A grand opening ceremony, numerous German victories, and skilled organization did its job; the New York Times (and other newspapers that echoed similar sentiments) praised: “[the Berlin Olympics were] the biggest athletic games ever held, the most largely attended, the best organized, the most picturesque and the most productive of new and startling records… [and] made the Germans more human again.” (Birchall 5). 

 

Despite all of the brilliant preparation that Hitler and the Nazi Party did to reenforce their regime and ideology, a high-speed adversary disrupted their plans. Jesse Owens, a Black American, won four gold medals in sprint and long jump events. In an event designed to prove white supremacy, a Black man won the most gold medals out of any competing athlete, and set new world records while doing it. 

 

Even though Owens was credited with “single-handedly crushing Hitler’s myth of Aryan supremacy”, he was disrespected by his own country: “When I came back to my native country, after all the stories about Hitler, I couldn’t ride in the front of the bus.

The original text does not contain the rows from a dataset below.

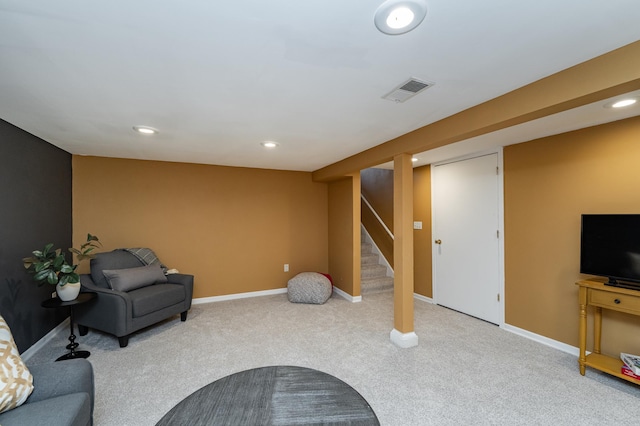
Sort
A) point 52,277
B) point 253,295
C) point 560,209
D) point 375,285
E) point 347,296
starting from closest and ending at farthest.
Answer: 1. point 52,277
2. point 560,209
3. point 347,296
4. point 253,295
5. point 375,285

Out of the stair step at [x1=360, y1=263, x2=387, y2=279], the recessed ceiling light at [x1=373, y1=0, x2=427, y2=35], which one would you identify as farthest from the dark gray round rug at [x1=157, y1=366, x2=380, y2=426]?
the stair step at [x1=360, y1=263, x2=387, y2=279]

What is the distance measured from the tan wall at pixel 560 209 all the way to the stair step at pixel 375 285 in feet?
6.44

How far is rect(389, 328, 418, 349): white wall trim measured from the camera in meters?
2.84

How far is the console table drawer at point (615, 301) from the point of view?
6.76 ft

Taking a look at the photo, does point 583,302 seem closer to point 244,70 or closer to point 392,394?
point 392,394

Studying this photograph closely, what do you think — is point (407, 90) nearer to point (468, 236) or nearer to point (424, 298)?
point (468, 236)

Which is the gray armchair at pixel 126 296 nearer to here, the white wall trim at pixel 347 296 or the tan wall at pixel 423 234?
the white wall trim at pixel 347 296

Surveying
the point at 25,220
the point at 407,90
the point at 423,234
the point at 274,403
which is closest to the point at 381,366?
the point at 274,403

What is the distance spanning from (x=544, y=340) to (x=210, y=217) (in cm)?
454

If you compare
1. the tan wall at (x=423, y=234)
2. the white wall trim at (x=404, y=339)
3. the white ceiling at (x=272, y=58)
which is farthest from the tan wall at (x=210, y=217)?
the white wall trim at (x=404, y=339)

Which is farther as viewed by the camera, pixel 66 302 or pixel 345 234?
pixel 345 234

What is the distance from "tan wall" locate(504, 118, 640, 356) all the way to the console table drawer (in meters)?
0.40

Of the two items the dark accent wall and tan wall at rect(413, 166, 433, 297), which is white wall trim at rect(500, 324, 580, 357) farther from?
the dark accent wall

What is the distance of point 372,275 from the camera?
5.07 meters
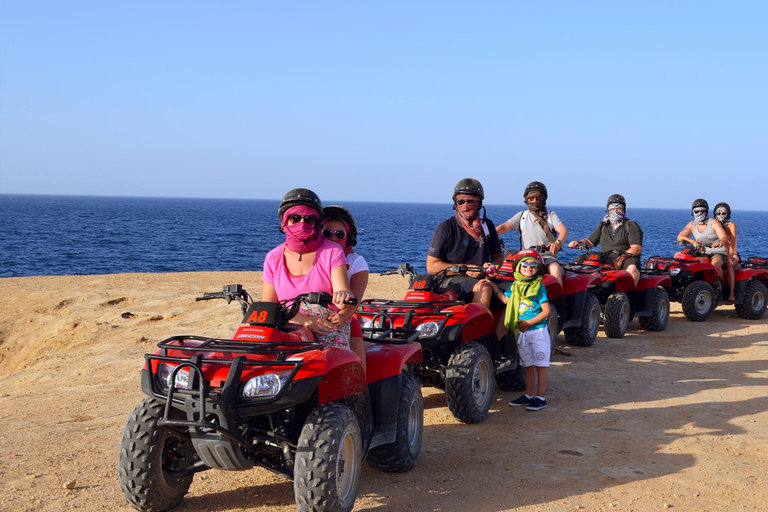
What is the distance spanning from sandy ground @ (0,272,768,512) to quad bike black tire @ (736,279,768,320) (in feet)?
8.41

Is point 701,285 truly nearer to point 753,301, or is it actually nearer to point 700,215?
point 700,215

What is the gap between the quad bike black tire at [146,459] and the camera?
4.67m

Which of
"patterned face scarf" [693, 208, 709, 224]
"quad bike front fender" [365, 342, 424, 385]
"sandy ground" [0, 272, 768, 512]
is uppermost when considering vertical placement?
"patterned face scarf" [693, 208, 709, 224]

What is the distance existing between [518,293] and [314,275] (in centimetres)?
318

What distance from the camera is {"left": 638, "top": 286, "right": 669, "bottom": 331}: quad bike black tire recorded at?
43.1 feet

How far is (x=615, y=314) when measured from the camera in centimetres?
1233

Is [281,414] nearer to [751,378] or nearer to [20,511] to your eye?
[20,511]

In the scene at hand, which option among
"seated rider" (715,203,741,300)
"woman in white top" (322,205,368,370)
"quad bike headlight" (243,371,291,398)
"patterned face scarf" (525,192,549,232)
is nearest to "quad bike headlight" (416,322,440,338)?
"woman in white top" (322,205,368,370)

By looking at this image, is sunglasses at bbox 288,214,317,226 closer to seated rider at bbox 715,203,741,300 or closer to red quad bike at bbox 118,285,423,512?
red quad bike at bbox 118,285,423,512

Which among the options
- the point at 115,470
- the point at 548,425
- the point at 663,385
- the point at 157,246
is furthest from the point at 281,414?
the point at 157,246

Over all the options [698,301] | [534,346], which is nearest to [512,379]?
[534,346]

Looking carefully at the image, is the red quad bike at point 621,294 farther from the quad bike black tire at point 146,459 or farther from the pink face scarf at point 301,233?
the quad bike black tire at point 146,459

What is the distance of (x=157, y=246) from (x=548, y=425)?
51.7m

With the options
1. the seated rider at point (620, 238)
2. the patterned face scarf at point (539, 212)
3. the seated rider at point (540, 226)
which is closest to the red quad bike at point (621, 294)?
the seated rider at point (620, 238)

I had to go to the back door… I wasn’t invited to shake hands with Hitler, but I wasn’t invited to the White House to shake hands with the President [Roosevelt], either.”. 

 

Owens was posthumously awarded the Congressional Gold Medal by President George H.W. Bush in 1990. 

 

Political affairs have always affected the Olympics, from thousands of years ago to modern day. The consistency of hosting the Olympic Games represents the unity of nations in the face of such affairs and hope for the future.